Bauausschuss am 18. Juli 2016

Der Firma Aldi wird vom Moosburger Stadtrat mit einer 8:4-Mehrheit gestattet, am Standort Degernpoint um 270 qm zu erweitern. Es soll eine moderne Filiale mit breiten Gängen und Kunden-WC entstehen. ÖDP-Stadtrat Jörg Kästl sprach sich gegen die vorgestellte Planung aus.

Nach der Auffassung von Stadtrat Jörg Kästl hätte die Firma Aldi die Erweiterung mit einer "Aldi-to-go-Kleinfiliale" in der Moosburger Innenstadt verbinden sollen, um das Einkaufserlebnis Innenstadt und das Gewerbegebiet Degernpoint in einer zukunftsträchtigen Variante zu verbinden. In anderen Städten macht dies der Einzelhandelsfilialist Rewe bereits vor.

Veröffentlichung des Prüfberichts wieder verschoben

Auch eine Stadt wie Moosburg wird überprüft. Dies führt im regelmäßigen Turnus der Bayerische Kommunale Prüfungsverband durch. Dieser Bericht sollte in einem rechtlich unbedenklichen Rahmen veröffentlicht werden. Die Vorarbeit leistete hierzu der zuständige Ausschuß, in dem auch ÖDP-Stadtrat Jörg Kästl mitgewirkt hat.

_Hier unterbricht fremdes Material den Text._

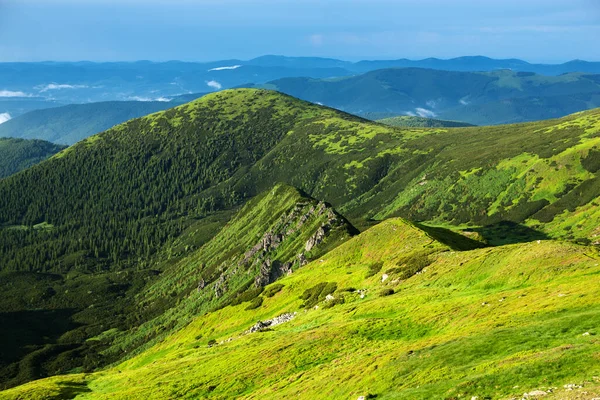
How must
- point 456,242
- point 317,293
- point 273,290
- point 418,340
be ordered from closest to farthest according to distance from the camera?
1. point 418,340
2. point 317,293
3. point 456,242
4. point 273,290

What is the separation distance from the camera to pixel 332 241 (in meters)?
185

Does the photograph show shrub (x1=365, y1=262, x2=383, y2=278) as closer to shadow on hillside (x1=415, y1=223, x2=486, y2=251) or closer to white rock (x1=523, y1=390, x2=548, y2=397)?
shadow on hillside (x1=415, y1=223, x2=486, y2=251)

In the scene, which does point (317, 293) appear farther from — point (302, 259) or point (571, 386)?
point (571, 386)

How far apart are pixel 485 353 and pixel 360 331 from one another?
26.0 meters

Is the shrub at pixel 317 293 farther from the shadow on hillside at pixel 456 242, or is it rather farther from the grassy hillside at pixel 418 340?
the shadow on hillside at pixel 456 242

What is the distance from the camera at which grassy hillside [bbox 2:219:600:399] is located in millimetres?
44594

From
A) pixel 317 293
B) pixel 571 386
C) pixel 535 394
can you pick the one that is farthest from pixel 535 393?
pixel 317 293

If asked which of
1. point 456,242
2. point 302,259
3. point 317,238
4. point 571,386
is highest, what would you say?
point 571,386

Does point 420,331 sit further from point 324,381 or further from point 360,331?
point 324,381

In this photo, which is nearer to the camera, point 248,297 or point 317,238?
point 248,297

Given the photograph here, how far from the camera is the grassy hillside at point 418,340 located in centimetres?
4459

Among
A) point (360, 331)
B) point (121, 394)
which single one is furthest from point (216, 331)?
point (360, 331)

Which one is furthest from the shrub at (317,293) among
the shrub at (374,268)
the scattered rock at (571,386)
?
the scattered rock at (571,386)

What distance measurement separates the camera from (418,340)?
6525cm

In der kommenden Stadtratssitzung soll nun das Ergebnis einer Rechtsanwaltskanzlei vorgestellt werden, welche die bevorstehende Veröffentlichung erneut geprüft hat. Stadtrat Jörg Kästl ist auf das Ergebnis schon sehr gespannt, denn die Veröffentlichung ist überfällig!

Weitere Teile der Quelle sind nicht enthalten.